Я не успеваю ничего возразить, как уже держу в руках его майку, а входная дверь хлопает. Черт… самое ужасное, что я не могу уйти, потому что не могу встать – меня сразу шатает и заваливает обратно на диван, перед глазами круги, и очень тошнит. Вот это я прогулялась… Закрываю глаза, подумав, что сейчас вот полежу еще чуть-чуть, мне станет полегче, и я пойду домой, и незаметно засыпаю.

–…Маша… Маша, проснись… – моего лба касается чья-то рука, и я с трудом открываю глаза.

Надо мной склоняется Денис, и я не сразу понимаю, что это не сон и не мой обычный ночной кошмар, а вполне себе реальность. Первая реакция – вскочить и бежать, но нет сил, совершенно нет сил…

– Т-с-с, не надо так резко, – его руки укладывают меня обратно. – Маша, надо укол сделать, температура не падает, нельзя так долго держать.
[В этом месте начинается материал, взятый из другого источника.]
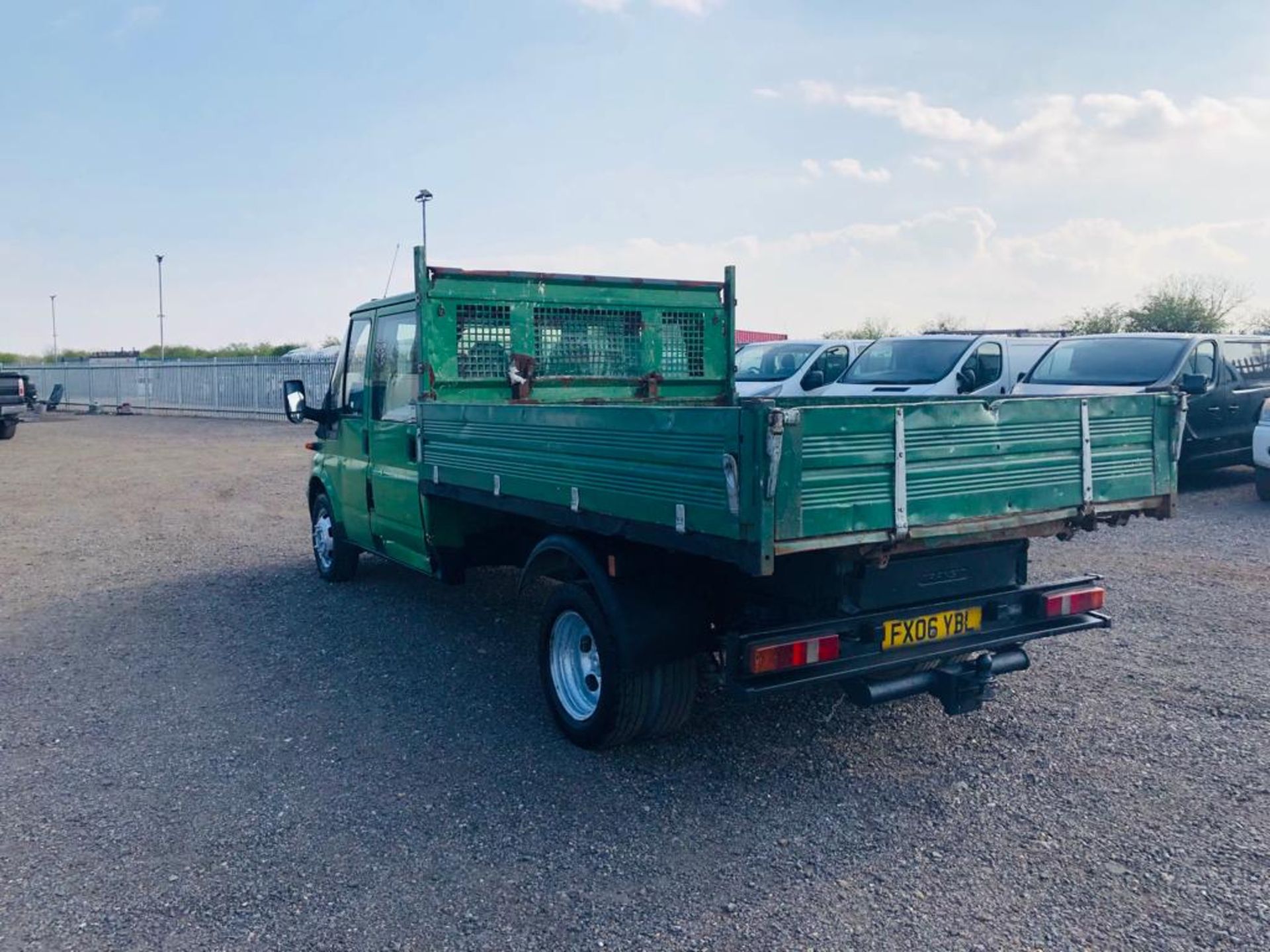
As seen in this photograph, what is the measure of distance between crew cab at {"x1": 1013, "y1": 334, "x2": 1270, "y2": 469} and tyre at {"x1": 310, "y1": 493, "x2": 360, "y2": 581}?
7421mm

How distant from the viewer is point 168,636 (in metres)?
7.01

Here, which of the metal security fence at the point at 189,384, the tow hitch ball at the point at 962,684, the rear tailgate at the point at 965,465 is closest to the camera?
the rear tailgate at the point at 965,465

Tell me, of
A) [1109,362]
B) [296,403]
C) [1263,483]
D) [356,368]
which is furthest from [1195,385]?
[296,403]

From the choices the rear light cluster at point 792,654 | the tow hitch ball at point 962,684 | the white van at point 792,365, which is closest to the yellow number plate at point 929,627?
the tow hitch ball at point 962,684

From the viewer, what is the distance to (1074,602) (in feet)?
16.2

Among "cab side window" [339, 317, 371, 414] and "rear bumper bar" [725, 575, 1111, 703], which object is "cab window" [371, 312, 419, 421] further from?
"rear bumper bar" [725, 575, 1111, 703]

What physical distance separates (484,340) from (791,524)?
3.42 m

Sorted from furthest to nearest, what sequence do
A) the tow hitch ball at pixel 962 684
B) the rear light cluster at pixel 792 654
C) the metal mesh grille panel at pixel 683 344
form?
1. the metal mesh grille panel at pixel 683 344
2. the tow hitch ball at pixel 962 684
3. the rear light cluster at pixel 792 654

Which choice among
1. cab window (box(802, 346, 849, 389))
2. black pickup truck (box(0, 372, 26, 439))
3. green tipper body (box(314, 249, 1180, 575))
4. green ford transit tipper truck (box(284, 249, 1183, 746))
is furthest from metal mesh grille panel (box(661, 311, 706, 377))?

Если хочешь, я «скорую» вызову.

– Не надо… сам сделай…

Он приносит откуда-то две ампулы, показывает мне названия препаратов, хотя я с трудом их разбираю, набирает в шприц и спрашивает:

– Куда колоть будем?

– О, господи… – тяну я, стараясь повернуться на бок. – Ну, помоги, что смотришь?

Ситуация так себе, конечно, но выбора нет. Укол он делает мгновенно, совершенно безболезненно, прижимает ватный диск со спиртом, и я сразу плюхаюсь обратно на спину.

– Мне домой надо… Олег будет звонить.

– Я ему сейчас позвоню сам и все объясню.

О, могу себе представить…

– Дай мне телефон, – прошу я. – И, пожалуйста, выйди.

Его лицо кривится в ухмылке, но Денис все-таки выходит в соседнюю комнату. Я набираю номер Олега, и тот отвечает почти сразу:

– Да, Мари, слушаю.

– Олег…

– А что с голосом? – мгновенно реагирует он на мою легкую хрипотцу.

– Я простыла, у меня температура… но дело не в этом… я у Дениса.

– Что ты делаешь у Дениса? – и ни единой эмоции в голосе, никакого намека на то, что он удивлен, рассержен, раздражен или еще что-то. – Я ведь просил – где угодно, но не у него дома.

– Дослушай, пожалуйста… я потеряла сознание в ресторане, потом – в машине, у меня температура сорок, и не падает. Я не могу даже встать, хотя готова ползком отсюда выбираться. Ты что – не веришь мне?

Олег молчит, и это молчание, пожалуй, самое худшее, что вообще могло сейчас случиться. Лучше бы он орал…

– Олег, пожалуйста…

– Мари, зачем ты пошла к нему?

– О, господи! Ты что – вообще ничего не слышал?

– Слышал. Но посмотри на ситуацию моими глазами. Ты бы поверила?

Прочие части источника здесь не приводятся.